The next most common mistake was the failure to provide any safety information at all. The only acceptable reason for providing no vehicle registration number is if you arrived by bicycle, and the form has room for you to write 'Red racing bike' if that is how you reached the event. Did you travel to the event alone? If you don't know the answer to that, at least before your run, then you are not fit to take part! Failure to provide the safety check information shows lack of consideration for your clubmates who have organised the event. If you fall into a swamp and drown it will not be you who will be inconvenienced, it will be them.
Also surprisingly common were Registration forms sent to Download without the course, or the competitor's class, club or BOF number entered. These are no fun for the hard working Download team and at Registration, you can help the smooth running of the event if you ensure that the form is complete in every respect.
How can SOS members help? We are looking for a slogan to encapsulate our campaign for faultlessly completed registration forms - something snappy like 'Hug a hoodie' - so, what do you suggest?

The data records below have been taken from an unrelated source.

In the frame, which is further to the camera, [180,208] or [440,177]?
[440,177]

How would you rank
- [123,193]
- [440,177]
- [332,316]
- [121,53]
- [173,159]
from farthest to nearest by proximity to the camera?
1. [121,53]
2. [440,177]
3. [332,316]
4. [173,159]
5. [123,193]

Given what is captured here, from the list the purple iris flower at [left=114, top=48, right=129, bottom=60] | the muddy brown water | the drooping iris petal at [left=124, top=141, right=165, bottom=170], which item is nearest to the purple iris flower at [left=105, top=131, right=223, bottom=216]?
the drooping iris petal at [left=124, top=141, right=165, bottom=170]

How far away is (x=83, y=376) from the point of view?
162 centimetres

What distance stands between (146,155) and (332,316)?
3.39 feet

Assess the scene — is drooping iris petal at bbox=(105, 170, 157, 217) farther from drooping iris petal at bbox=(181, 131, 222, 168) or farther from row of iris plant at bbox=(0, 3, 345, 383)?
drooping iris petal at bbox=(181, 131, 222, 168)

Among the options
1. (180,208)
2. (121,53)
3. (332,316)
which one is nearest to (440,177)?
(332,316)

STOP PRESS! The role of the Publicity Officer- Rachel ArcherI have been in the role of Publicity Officer for SOS for about a year, having been persuaded that anything I could contribute would be valuable. Due to time constraints, this has not been a great deal, but my main focus has been on publicising events.
Keeping my eye on the fixtures list, I contact the websites of the relevant local media a few weeks in advance of each event. As we hold events all over Essex and Suffolk, I have had to track down some far-flung publications in the hope that they will include a few lines in their “What’s On” guides. All of the newspapers and radio stations have websites that list our events, but make no guarantees that they will publish them in their paper or announce them on the radio. I remember myself many years ago, before I was a member of the club, seeing events publicised in the Essex Chronicle, which attracted me to start orienteering.
I then send a news release a couple of weeks before the event to the local paper, in the hope that they will publish it. Additionally, after the event, I send a news article to the papers, with a photograph when I can. This has had some success, and two of the stories appear below.
My main problem, and I could do with some help from members here, is knowing whether the articles have been published. I eagerly scan the pages of the Essex Chronicle, which is my local paper, but have no way of knowing if anything appears in the Colchester or Maldon papers, for example. I would be really grateful for members to notify me (rachel.archer@talk21.com) if they see anything in the papers.
One real success was earlier in the year when KidAround and Primary Times, two magazines aimed at the families of primary school children in Essex, both published an article about orienteering as a great family sport. Following this, our event at Hockley Woods in March was inundated with small children! I have kept these two magazines up to date with our events, which they publicise in their “What’s On” listings. The real hero in these cases is Julie Laver, whose phone number I happily include in these articles, who has to field all the calls from interested people!
Other successes include getting the British Schools championship mentioned on the Chelmsford radio, and establishing a friendly contact at the Gazette in Colchester, who is happy to include our articles where she can.
I would really like members to email me with their orienteering news that I can make a story of and send it to the local papers; if somebody represents the National squad, or wins a competition, for example. Do let me know your orienteering successes, so I can get our sport known.